=== DATASET EXTRACT ===
........

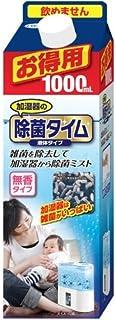 加湿器の除菌タイム 液体タイプお得用 1000ml×12本ケース UYEKI(ウエキ)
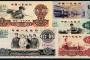第三套人民币收藏价值有多大?第三套人民币图片及价格分析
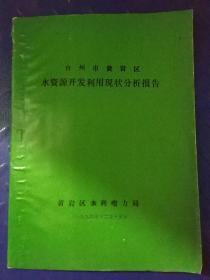 台州市黄岩区水资源开发利用现状分析报告
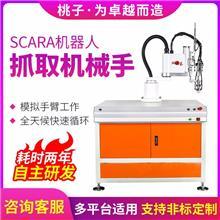 桃子SCARA工业机器人锁螺丝机,PCB板自动焊锡机器人,水平多关节机械手自动上下料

........

=== ASSIGNMENT ===
Please retype the listing exactly, leaving out any images.

=== SOLVED PROBLEM ===
 加湿器の除菌タイム 液体タイプお得用 1000ml×12本ケース UYEKI(ウエキ)
第三套人民币收藏价值有多大?第三套人民币图片及价格分析
 台州市黄岩区水资源开发利用现状分析报告
 桃子SCARA工业机器人锁螺丝机,PCB板自动焊锡机器人,水平多关节机械手自动上下料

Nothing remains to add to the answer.